# Exercise brief
From the listing below, select every line that contains the word "jeans".

(Data listing)
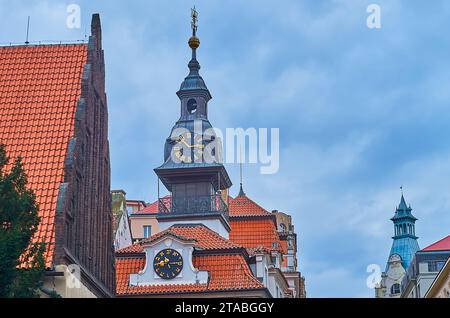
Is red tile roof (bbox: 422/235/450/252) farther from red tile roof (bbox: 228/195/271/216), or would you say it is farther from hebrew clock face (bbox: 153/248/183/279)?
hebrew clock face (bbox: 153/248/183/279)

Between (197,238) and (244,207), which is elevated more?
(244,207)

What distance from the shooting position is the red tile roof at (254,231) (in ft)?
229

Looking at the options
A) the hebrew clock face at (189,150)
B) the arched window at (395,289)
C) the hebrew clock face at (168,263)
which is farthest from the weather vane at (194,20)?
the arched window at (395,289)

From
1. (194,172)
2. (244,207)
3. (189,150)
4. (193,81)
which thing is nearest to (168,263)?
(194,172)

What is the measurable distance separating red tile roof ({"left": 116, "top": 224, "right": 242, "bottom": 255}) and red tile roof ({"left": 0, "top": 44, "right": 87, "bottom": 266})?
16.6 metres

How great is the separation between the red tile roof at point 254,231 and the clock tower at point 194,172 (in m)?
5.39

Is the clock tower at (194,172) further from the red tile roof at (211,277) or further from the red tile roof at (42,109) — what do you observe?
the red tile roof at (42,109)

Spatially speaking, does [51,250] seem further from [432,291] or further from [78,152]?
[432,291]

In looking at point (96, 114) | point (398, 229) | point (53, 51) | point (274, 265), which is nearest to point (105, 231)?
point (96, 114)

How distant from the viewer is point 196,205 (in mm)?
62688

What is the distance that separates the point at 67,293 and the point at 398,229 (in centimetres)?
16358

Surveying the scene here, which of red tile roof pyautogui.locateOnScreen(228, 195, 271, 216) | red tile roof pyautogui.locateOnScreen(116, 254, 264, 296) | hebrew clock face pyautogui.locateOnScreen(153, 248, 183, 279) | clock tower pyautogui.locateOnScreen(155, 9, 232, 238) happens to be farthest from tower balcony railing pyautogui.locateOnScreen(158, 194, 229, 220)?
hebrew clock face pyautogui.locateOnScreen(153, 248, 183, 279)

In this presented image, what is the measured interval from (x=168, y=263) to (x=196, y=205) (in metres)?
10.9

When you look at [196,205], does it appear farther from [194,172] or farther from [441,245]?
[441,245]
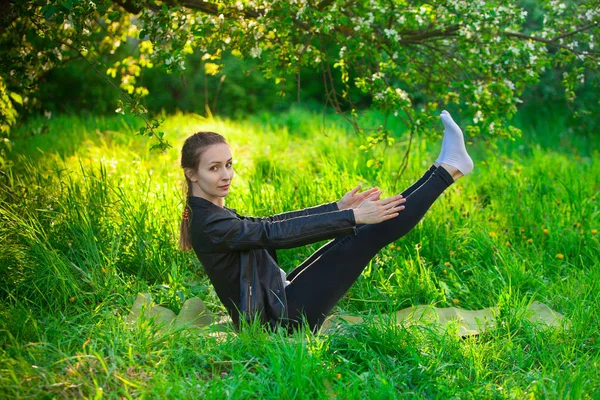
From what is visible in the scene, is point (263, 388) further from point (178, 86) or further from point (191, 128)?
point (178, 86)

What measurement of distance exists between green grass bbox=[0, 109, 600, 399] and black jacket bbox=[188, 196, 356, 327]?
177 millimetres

---

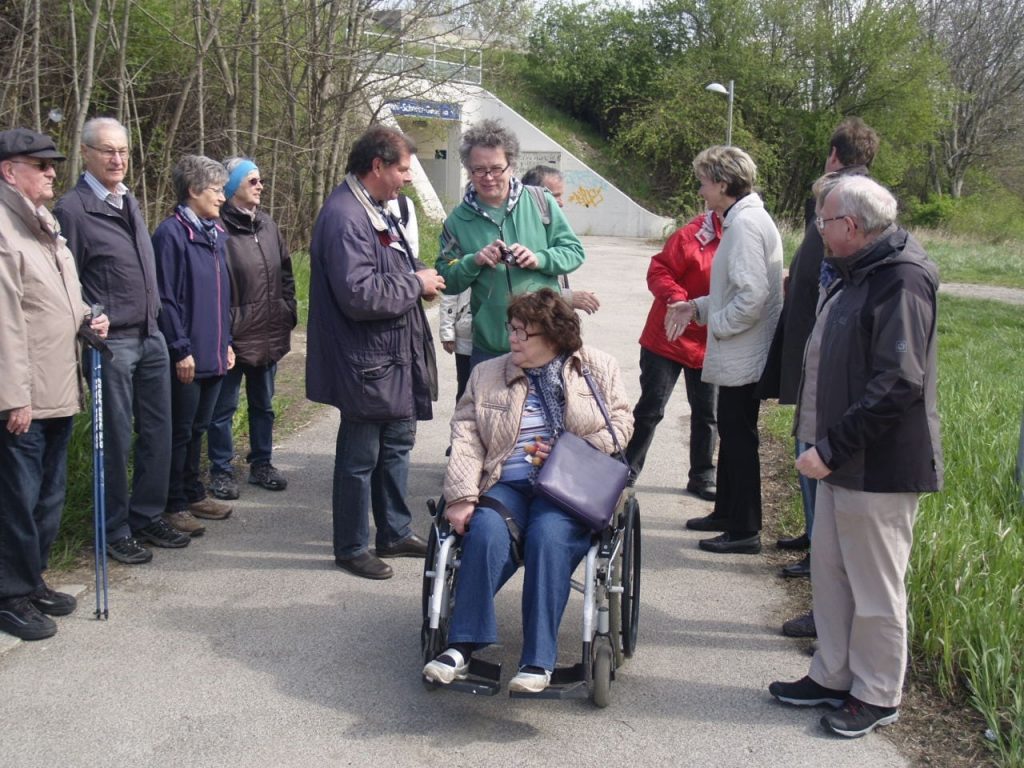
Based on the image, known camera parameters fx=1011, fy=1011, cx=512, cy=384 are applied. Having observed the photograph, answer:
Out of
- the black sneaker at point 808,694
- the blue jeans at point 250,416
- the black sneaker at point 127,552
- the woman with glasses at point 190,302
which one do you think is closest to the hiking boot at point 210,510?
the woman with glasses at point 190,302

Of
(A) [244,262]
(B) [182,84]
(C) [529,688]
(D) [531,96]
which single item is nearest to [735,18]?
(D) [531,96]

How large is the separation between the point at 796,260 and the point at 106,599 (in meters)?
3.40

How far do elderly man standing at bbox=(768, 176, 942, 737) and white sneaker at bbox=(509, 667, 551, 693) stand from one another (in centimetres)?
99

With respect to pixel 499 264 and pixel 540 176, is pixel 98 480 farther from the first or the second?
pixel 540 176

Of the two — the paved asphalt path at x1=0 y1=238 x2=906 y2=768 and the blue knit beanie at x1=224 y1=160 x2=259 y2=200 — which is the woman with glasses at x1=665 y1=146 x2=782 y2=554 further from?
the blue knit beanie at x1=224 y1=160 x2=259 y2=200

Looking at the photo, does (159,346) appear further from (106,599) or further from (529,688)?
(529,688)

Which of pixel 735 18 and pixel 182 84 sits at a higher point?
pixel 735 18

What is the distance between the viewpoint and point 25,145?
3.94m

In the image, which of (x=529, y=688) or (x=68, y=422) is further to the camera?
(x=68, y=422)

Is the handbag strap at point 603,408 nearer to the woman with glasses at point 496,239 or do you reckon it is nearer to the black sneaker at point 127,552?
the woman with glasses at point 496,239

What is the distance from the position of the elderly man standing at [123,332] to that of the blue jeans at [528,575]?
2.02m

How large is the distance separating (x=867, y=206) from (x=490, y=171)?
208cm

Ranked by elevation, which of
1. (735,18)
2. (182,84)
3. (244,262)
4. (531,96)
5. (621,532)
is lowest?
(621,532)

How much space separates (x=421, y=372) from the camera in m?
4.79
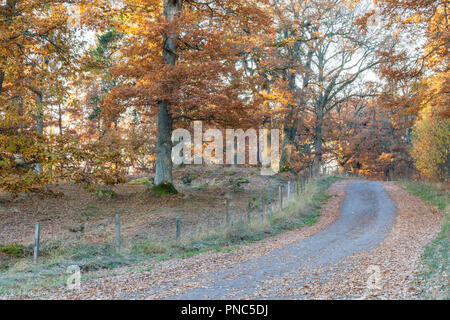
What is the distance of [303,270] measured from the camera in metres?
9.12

# Reply to the exercise
- the blue jeans at point 250,416
What is the distance from the position of the elderly man standing at [123,332] to that of the blue jeans at [528,575]?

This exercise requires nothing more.